• OBJECTIVES:
(1) Using the passage on cosmology, answer the following questions:
(a) Which three fields does cosmology involve as a multidisciplinary study?
(b) What shape did Anaximander suggest the earth has?
(c) According to Aristotle's proposal, what revolves around the earth, and in what kind of paths?
(2) Write the next part of the passage on cosmology, picking up right after its final sentence.

• TEXT PASSAGE:
╔══
— Swami Vireshananda —
The world we live in is always a mystery to us. There are several questions about the origin of this universe. The humankind is trying to find answers to them in the course of its history. Cosmology constitutes investigations of eminent philosophers, theologians, and scientists in this regard. It is the study of the origin of the universe, its structure and dynamism. This is a multidisciplinary field of study involving philosophy, theology, and physical science.
(i) Ancient Theories • The ancient Greek thinkers believed that the universe is infinite in terms of time and space. Anaximander (c. 610–546 bce) suggested that the earth is cylindrical in shape. Pythagoras (c. 570–490 bce) discovered that the earth is round in shape. Aristotle (384–22 bce) proposed that the earth is the centre of the universe and all heavenly bodies like stars and planets revolve around it in different elliptic paths.
‘I wanted to know how God created this world.
╚══
• SOURCE MATERIAL:
╔══
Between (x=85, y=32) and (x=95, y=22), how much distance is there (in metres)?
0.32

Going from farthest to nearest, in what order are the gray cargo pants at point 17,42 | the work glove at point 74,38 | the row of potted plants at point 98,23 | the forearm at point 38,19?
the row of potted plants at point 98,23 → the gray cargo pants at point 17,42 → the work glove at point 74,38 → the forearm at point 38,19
╚══
• ANSWER LIST:
(1)
(a) Philosophy, theology, and physical science.
(b) Cylindrical.
(c) All heavenly bodies, such as stars and planets, revolve around it in different elliptic paths.

(2)
I want to know His thoughts; the rest are just details.’
— Albert Einstein
(ii) Kepler’s Finite Universe • These ancient thinkers were just speculative thinkers in contrast to scientists of the medieval period who based their conclusions on observations. Aristotle believed that the universe is spatially finite but with infinite time. It means the heavenly bodies have no beginning and end but the space, their receptacle, is limited and finite. This view was challenged by an Italian mathematician Giordano Bruno, who asked an obvious question: ‘If there is a boundary or edge to space, what is there on the other side?’ He was burned to death in 1600 by religious fanatics for raising this question. In 1610, German astronomer Johannes Kepler (1571–1630) tried to give a rational explanation to the question why the universe is spatially finite. He said that if the space is infinite, there will be infinite stars filling the sky with light and then, the night will never be dark! In modern period, Edwin Hubble (1889–1953), an American astronomer, measured the enormous range of the distance between earth and the Andromeda Nebula galaxy. This confirmed the view that the universe is finite as it can be measured as we measure any finite entity.
(iii) Newton’s Infinite Universe • The French mathematician René Descartes (1596–1650) was of the view that there cannot be any space without matter. But, Isaac Newton (1642–1727) proposed absolute time and space that exist independently of the matter by virtue of their omnipresent presence. In this regard he wrote that ‘infinite and eternal’ divine power co-exists with the space, which ‘extends infinitely in all directions’ and ‘is eternal in duration’.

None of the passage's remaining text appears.